:: Text for analysis ::
------------------------------------------------

Prep School - tomato sauce.

I don’t remember how I came up with my all-purpose sauce.

I know I was making a pot roast. The sauce tastes best when it begins with a pot roast. I suppose I was just looking for something new to do, pot-roastwise.

I was probably just playing around with flavor combinations I liked while looking for a way to make a cheap cut of meat more tender. So I began with a can of tomato purée or maybe crushed tomatoes (but I have also used diced tomatoes to excellent effect).

If tomatoes will make a chuck roast more tender, I theorized, then perhaps a little more acid in the form of orange juice will help break down the tough meat even more. I had an orange on hand; I squeezed it and drained the juice into the pot. Simple.

And then I added the spices that I think make the sauce stand out from pretty much anything else, ever: cloves and cinnamon.

Cinnamon and cloves are probably the two most predominant spices in my favorite kind of chili (both are used in Greek cooking and the chili was invented by Greek immigrants). So they were on my mind when I first came up with the sauce, and ever since, and long before it.

A delicate hand is necessary for these spices in this sauce. You don’t want to go overboard with them. You want them to contribute to the flavor rather than overwhelm it; subtlety is the key. I use just two cloves, maybe three, and one stick of cinnamon.

Red wine goes in there, too, and onions and garlic for additional aromatic punch.

I made it, I tasted it and I realized right then that I had developed my all-purpose sauce.

Here’s what I mean: I made it again last week (the first time was years ago). Last week’s version was used as a braising liquid in which I cooked a hunk of beef.

That was the first night. The second night, I cut the leftover beef into cubes and served it on top of egg noodles with the sauce as a kind of pasta sauce. None of the beef was left for the third night, so I used the remaining sauce as a flavoring for ground turkey — sloppy joe style — that I served over rice.

------------------------------------------------

:: Given information ::
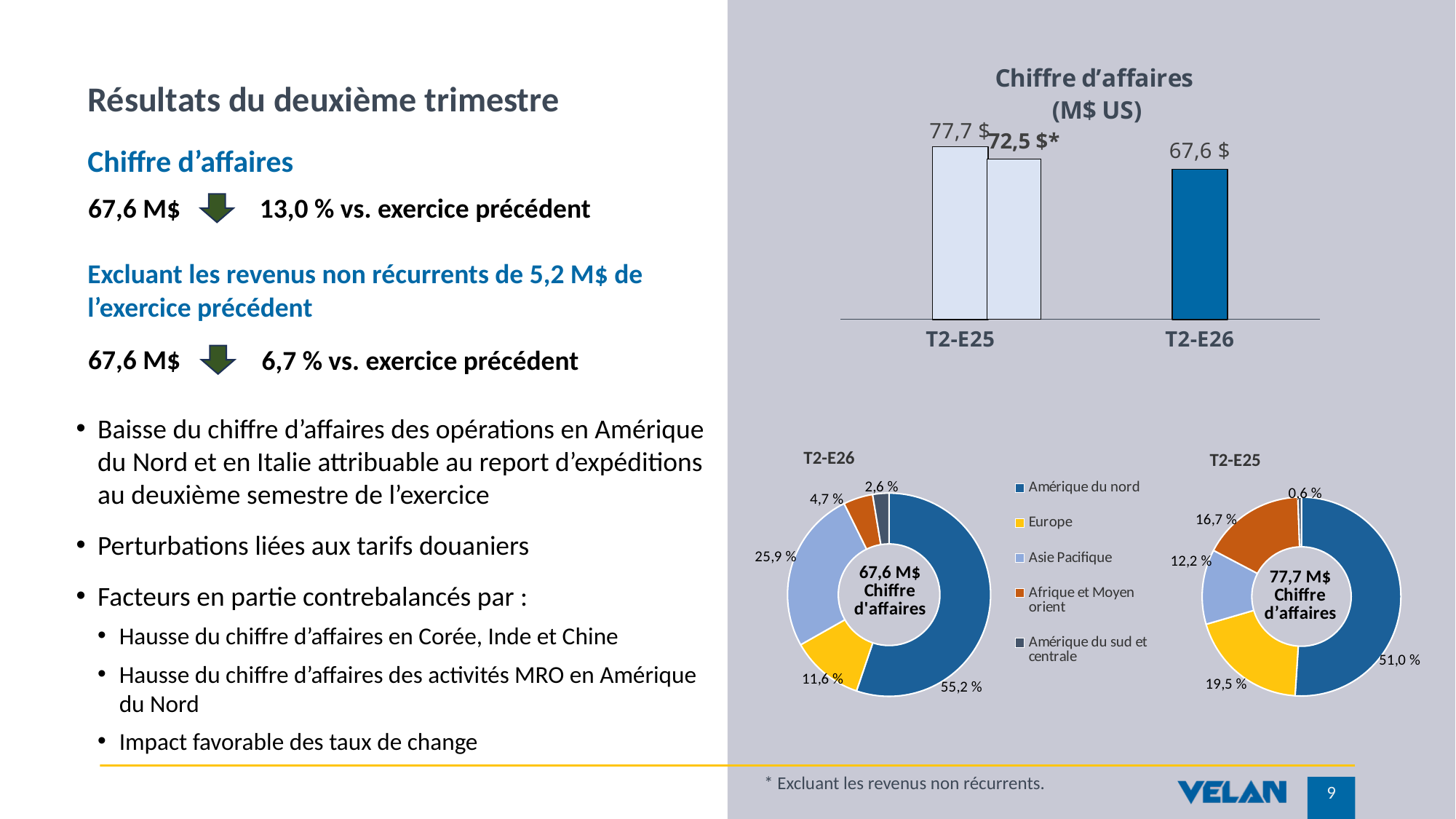
In the T2-E26 donut chart, what share does Amérique du nord represent? 55,2 % In the T2-E26 donut chart, what share does Asie Pacifique represent? 25,9 % In the bar chart 'Chiffre d'affaires (M$ US)', what is the value shown for T2-E26? 67,6 $ In the bar chart 'Chiffre d'affaires (M$ US)', what is the value of the T2-E25 bar marked with an asterisk (excluding non-recurring revenue)? 72,5 $* In the bar chart 'Chiffre d'affaires (M$ US)', what is the difference between the 77,7 $ bar for T2-E25 and the T2-E26 bar? 10,1 $ In the bar chart 'Chiffre d'affaires (M$ US)', what is the value of the taller bar for T2-E25? 77,7 $ How many regions does the legend between the two donut charts list? 5 In the T2-E25 donut chart, which region has the smallest share? Amérique du sud et centrale Is the share of Asie Pacifique larger in the T2-E26 donut chart or in the T2-E25 donut chart? T2-E26 In the T2-E25 donut chart, what share does Afrique et Moyen orient represent? 16,7 % What total revenue is shown in the centre of the T2-E25 donut chart? 77,7 M$ What kind of chart is the 'Chiffre d'affaires (M$ US)' chart at the top right? Bar chart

------------------------------------------------

:: Work to complete ::
In the tomato sauce text, what did the writer add to the pot for more acid to help break down the tough meat?

:: Solved problem ::
Orange juice, squeezed from an orange they had on hand.